### WHAT IS REQUIRED
Repeat only the stretch of lines below that runs from the line with "Матч состоится в воскресенье" through the line with "(Могилев) – БГЭУ (г.Минск)", unaltered.
□ □ □ □ □
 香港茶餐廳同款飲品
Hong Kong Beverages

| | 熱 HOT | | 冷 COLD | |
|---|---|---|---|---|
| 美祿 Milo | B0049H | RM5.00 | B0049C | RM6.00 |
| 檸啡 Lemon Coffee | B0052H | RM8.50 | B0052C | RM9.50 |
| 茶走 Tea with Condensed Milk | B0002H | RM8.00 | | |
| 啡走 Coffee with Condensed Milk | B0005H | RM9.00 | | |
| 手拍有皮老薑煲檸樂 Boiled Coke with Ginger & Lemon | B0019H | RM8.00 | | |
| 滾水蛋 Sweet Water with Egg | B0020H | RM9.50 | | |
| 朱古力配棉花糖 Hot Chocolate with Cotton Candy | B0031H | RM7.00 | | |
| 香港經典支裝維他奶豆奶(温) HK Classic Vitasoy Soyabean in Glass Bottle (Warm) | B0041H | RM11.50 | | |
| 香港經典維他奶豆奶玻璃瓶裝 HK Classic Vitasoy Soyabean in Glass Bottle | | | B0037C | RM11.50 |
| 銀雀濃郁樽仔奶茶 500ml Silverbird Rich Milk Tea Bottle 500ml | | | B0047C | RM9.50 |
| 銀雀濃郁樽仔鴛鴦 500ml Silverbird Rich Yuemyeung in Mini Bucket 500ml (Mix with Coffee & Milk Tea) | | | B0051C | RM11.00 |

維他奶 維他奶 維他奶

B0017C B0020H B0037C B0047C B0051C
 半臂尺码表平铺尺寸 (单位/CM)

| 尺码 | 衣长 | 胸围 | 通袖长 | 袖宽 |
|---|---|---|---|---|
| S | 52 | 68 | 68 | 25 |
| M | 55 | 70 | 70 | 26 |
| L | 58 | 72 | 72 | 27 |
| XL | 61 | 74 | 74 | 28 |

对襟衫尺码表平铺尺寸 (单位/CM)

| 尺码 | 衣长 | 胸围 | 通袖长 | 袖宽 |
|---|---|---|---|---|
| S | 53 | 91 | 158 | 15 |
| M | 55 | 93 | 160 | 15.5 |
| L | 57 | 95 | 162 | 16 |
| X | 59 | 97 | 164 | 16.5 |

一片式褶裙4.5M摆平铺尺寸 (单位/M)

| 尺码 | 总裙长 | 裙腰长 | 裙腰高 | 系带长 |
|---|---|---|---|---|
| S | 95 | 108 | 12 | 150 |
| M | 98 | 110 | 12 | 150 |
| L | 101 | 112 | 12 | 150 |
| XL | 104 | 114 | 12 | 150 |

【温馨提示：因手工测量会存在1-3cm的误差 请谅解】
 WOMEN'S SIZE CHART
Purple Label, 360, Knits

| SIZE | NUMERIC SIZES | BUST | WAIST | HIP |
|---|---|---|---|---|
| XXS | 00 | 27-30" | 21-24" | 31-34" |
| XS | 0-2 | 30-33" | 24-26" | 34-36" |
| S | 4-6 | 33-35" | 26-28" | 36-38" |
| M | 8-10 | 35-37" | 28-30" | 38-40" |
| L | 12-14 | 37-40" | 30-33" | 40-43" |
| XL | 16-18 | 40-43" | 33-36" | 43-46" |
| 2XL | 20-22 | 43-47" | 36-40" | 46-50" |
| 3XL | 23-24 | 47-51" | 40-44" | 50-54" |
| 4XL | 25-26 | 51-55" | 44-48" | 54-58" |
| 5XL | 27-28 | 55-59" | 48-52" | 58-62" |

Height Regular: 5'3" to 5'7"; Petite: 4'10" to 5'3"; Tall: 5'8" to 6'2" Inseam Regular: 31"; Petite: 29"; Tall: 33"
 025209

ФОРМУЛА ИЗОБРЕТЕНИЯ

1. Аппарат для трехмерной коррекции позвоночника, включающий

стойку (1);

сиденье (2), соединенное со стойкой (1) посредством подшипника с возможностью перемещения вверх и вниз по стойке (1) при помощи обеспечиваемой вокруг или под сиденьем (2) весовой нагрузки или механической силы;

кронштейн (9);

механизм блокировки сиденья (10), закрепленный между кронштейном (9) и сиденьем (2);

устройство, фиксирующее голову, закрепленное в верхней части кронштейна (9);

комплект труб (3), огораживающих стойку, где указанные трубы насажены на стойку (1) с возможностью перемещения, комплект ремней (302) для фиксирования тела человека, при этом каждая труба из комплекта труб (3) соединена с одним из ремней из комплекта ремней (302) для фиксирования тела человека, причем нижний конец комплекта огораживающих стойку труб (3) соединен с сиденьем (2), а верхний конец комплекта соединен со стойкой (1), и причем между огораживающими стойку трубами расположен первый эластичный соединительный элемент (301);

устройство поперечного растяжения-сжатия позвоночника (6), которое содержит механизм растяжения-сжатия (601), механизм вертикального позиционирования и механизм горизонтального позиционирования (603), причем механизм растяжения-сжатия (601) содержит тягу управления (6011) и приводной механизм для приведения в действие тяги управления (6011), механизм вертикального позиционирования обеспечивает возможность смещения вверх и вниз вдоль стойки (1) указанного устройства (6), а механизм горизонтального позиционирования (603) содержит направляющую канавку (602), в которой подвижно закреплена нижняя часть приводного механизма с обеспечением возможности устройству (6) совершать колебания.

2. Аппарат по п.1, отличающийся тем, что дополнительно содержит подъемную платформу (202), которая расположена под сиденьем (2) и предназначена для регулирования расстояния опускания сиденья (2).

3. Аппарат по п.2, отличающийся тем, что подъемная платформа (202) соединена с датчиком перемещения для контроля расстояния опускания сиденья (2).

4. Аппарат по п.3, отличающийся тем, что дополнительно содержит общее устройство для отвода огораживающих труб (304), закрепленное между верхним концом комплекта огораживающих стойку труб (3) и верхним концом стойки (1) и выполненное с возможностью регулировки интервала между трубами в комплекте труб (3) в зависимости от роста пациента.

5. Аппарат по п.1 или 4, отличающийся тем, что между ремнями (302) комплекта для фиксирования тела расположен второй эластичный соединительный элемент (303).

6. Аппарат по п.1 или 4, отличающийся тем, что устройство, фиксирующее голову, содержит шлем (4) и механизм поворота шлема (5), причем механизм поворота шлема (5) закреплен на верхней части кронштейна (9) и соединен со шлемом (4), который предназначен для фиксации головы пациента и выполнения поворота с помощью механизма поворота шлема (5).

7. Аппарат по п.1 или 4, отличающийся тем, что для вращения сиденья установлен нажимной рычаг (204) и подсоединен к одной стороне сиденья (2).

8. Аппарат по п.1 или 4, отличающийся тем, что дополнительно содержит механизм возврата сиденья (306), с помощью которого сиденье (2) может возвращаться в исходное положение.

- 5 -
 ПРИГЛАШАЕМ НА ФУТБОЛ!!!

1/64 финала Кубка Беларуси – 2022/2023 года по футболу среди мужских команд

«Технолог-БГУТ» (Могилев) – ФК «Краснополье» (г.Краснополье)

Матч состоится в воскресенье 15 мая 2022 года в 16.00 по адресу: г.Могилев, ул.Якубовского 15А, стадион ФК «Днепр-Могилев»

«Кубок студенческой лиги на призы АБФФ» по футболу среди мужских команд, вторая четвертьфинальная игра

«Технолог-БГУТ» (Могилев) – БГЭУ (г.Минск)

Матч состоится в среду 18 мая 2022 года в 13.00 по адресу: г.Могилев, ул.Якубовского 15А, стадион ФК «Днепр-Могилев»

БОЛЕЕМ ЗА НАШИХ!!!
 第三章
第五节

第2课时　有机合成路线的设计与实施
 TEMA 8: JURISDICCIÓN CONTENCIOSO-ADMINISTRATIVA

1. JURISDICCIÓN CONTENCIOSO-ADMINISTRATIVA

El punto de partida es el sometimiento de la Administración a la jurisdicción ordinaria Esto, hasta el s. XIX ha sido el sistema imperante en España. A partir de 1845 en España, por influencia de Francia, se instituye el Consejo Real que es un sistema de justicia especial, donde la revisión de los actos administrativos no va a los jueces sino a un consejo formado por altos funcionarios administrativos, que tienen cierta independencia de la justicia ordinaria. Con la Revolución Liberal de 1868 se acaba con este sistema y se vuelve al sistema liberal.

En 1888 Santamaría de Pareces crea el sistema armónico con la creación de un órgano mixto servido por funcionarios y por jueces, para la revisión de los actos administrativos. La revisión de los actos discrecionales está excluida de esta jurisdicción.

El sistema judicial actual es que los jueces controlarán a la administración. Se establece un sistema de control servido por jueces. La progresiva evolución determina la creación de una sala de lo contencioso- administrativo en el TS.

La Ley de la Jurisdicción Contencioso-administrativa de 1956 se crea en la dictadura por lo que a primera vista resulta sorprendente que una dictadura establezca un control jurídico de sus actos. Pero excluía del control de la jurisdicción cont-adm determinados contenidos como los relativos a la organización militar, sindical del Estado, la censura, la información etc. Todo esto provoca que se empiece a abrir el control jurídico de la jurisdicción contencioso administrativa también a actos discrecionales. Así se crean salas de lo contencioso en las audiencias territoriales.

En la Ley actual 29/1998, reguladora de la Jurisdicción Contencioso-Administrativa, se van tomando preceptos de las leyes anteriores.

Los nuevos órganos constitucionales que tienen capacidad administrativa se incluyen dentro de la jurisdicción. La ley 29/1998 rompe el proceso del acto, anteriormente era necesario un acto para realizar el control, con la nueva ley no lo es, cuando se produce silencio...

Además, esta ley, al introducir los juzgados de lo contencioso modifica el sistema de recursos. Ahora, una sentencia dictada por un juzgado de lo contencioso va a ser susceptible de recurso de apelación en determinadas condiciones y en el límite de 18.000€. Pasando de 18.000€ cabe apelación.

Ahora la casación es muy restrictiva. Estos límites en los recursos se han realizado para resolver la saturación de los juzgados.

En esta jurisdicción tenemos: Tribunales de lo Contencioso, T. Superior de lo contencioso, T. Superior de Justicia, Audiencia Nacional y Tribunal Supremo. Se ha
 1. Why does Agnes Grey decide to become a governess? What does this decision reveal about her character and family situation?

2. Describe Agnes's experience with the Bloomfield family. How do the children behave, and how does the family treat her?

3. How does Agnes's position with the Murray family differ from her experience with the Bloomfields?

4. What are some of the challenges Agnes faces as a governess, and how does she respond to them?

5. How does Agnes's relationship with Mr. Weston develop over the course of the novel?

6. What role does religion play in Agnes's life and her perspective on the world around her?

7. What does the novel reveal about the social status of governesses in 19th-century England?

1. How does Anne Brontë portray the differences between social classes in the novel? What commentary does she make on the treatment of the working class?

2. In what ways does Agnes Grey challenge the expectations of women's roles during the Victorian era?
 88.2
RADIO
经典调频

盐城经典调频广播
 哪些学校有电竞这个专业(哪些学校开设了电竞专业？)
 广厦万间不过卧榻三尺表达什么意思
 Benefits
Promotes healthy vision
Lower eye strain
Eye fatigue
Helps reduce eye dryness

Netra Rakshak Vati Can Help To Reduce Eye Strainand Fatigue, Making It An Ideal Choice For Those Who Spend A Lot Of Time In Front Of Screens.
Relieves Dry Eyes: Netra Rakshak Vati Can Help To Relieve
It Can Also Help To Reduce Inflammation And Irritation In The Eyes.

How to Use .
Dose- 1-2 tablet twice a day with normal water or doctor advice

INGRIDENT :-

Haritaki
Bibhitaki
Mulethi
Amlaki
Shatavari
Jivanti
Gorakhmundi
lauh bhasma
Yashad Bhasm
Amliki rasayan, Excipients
□ □ □ □ □
### SOLUTION FOR THIS TASK
Матч состоится в воскресенье 15 мая 2022 года в 16.00 по адресу: г.Могилев, ул.Якубовского 15А, стадион ФК «Днепр-Могилев»

«Кубок студенческой лиги на призы АБФФ» по футболу среди мужских команд, вторая четвертьфинальная игра

«Технолог-БГУТ» (Могилев) – БГЭУ (г.Минск)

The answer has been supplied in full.